Source | Youtube : By Jacob Fohtung

There is a common misconception that having a creative or innovative mindset is intrinsic. World-renowned innovators like Albert Einstein, Elon Musk, and Steve Jobs seem to confirm this misconception with their works and actions.

Since August of 2015, I began planning and organizing innovation marathon events called Hackathons at some of the most prestigious colleges in the country such as Harvard and Yale. In these events, I have come to realize that when people are presented with and inspired to solve a problem, they become very creative and innovative.  An example that comes to mind is a conversation that I had with a junior and pre-medical student at Brown University who participated in the MIT Hacking Medicine event in the spring of 2015. She told me that prior to the event, she never thought of herself as a creative thinker or an innovator. However, after being inspired and challenged to find a solution to some of the critical issues patients face in a hospital setting, she came up with some great ideas and with her team, she built an app that digitalizes patients’ information in hospital. Her innovative prototype won one of the category prizes of the hackathon. She was so inspired by the experience that she later decided to organize one at her school.  

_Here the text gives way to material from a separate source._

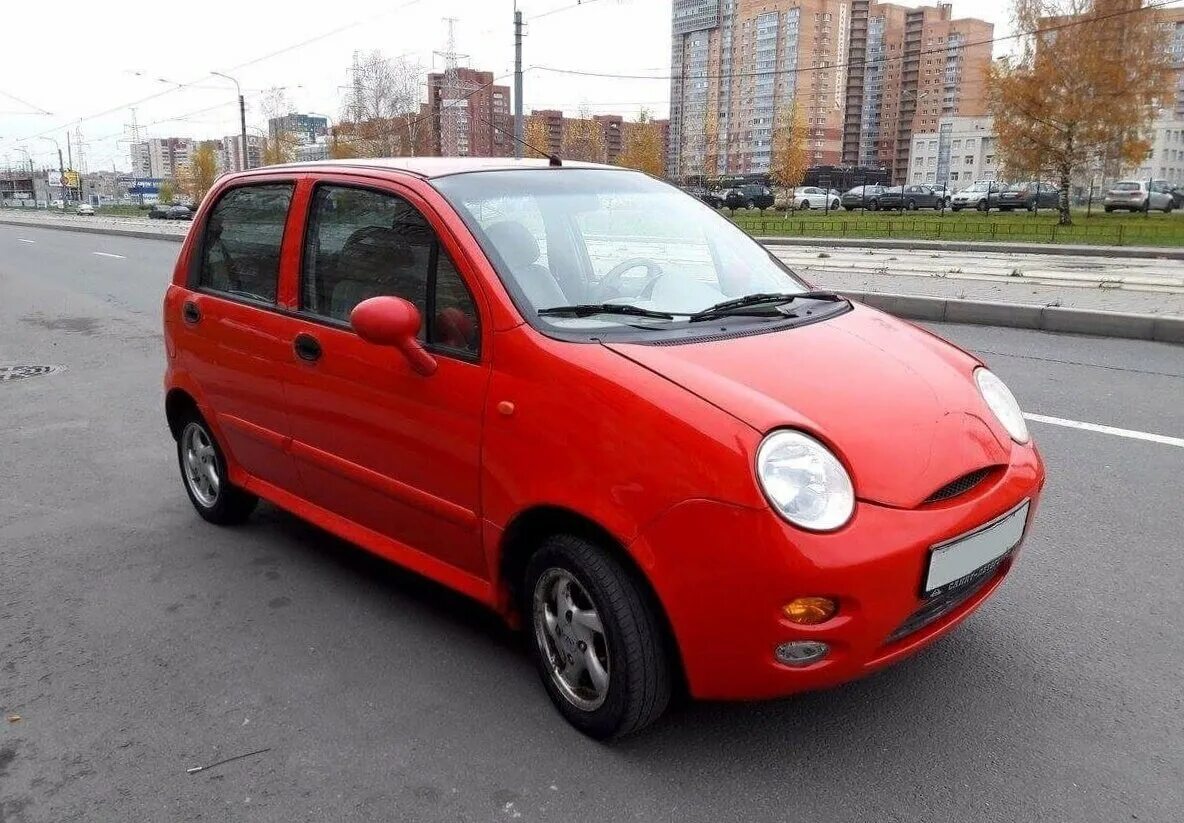 Chery QQ Sweet. Chery QQ Свит. Chery Sweet QQ 2003. Chery qq300.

Similarly, I was filled with awe of the creative and innovative projects that some of Cameronian high school students came up with while addressing social ills via a platform that I co-founded called IlluminateBox. At IlluminateBox, we spur creativity and innovation among high school students by asking intriguing questions about persistent problems in Cameroon and asking them to suggest possible sustainable solutions. One of the students suggested that up-skill conferences that will provide a platform to connect the recent college graduates and companies in order to mitigate youth unemployment. This thoughtful solution prompted me to believe thinking creatively is a learned skill.  

 Thus with these experiences, I strongly urge that we as a society should reject this notion of the intrinsicality of creative thinking and innovation but rather embrace the possibility of them being taught and encouraged in our schools.